§ EXERCISE PROMPT: Please pick out every line of the records below that contains the word "hair", and copy each one in full.

BEGIN GIVEN DATA

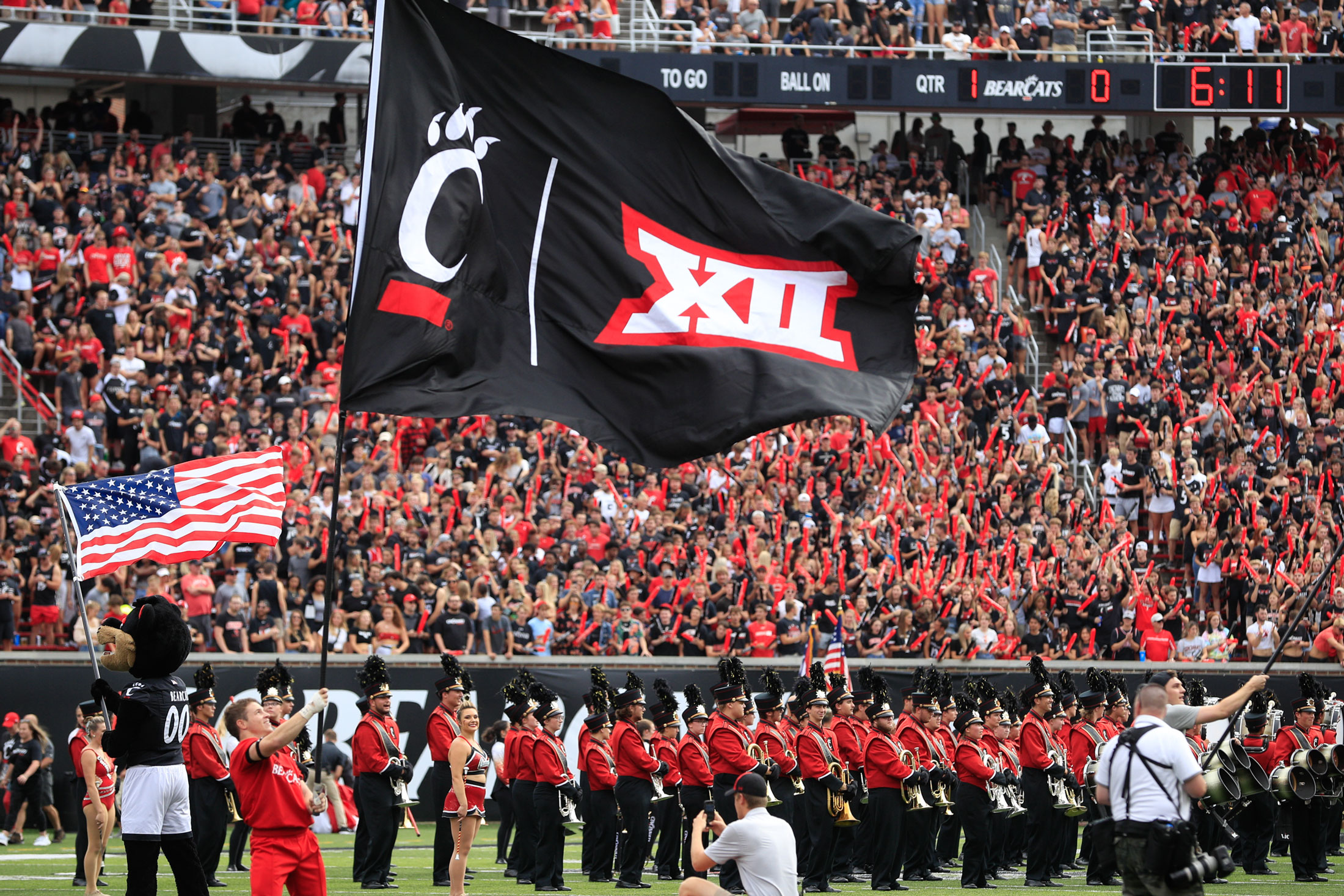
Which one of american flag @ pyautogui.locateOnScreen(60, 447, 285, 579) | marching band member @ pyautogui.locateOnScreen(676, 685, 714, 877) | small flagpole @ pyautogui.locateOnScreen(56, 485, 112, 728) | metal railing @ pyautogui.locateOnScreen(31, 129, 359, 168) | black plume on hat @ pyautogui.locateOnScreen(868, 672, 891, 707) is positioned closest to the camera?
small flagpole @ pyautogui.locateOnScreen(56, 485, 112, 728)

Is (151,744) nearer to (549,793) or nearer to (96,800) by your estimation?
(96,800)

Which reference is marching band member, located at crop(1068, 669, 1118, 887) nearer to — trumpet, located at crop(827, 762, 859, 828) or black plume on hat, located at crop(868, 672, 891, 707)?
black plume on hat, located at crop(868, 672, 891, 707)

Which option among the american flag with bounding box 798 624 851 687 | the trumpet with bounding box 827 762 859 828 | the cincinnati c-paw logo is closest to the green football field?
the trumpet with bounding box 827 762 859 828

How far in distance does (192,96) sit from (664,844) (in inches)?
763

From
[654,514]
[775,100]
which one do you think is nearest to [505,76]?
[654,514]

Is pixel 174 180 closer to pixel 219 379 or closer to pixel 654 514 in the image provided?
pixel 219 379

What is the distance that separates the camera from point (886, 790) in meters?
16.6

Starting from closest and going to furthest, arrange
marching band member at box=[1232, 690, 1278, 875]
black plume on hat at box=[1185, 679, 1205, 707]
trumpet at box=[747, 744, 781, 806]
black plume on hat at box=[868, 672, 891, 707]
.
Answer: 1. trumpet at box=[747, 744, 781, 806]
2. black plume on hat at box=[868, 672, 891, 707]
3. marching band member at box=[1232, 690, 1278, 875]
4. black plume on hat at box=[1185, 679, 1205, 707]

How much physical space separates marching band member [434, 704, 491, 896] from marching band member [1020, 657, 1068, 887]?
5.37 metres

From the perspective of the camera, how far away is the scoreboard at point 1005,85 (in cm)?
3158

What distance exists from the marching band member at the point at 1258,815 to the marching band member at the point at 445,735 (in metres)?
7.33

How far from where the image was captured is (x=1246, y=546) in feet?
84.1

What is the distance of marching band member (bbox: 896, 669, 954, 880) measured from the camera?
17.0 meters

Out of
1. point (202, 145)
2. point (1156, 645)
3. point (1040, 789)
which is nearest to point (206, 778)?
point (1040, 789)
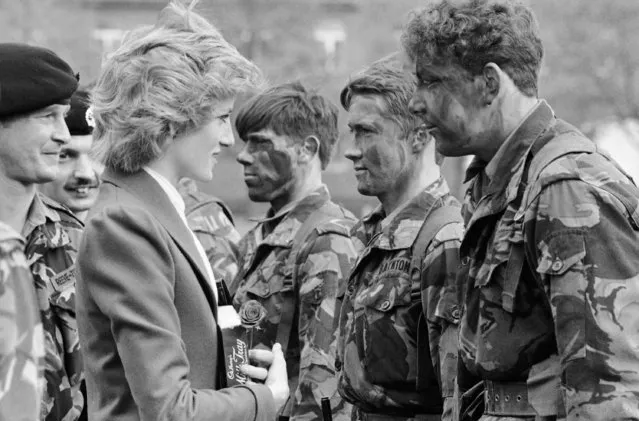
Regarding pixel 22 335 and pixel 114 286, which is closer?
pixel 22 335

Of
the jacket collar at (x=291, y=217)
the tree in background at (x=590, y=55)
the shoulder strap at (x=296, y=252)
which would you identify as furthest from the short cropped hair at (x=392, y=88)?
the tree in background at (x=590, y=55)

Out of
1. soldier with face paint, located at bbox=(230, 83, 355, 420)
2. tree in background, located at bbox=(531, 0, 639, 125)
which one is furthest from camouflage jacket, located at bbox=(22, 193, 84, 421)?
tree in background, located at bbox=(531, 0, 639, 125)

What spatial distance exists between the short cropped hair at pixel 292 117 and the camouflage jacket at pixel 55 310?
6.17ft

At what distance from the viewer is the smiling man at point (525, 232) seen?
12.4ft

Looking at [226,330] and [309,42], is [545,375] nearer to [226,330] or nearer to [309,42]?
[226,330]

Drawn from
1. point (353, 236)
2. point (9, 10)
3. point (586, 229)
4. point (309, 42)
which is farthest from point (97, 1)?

END GIVEN DATA

§ OUTPUT OF THE EXERCISE:
which would you identify as furthest from the short cropped hair at (x=392, y=88)?
What spatial distance exists between the short cropped hair at pixel 292 117 and the camouflage jacket at pixel 55 310?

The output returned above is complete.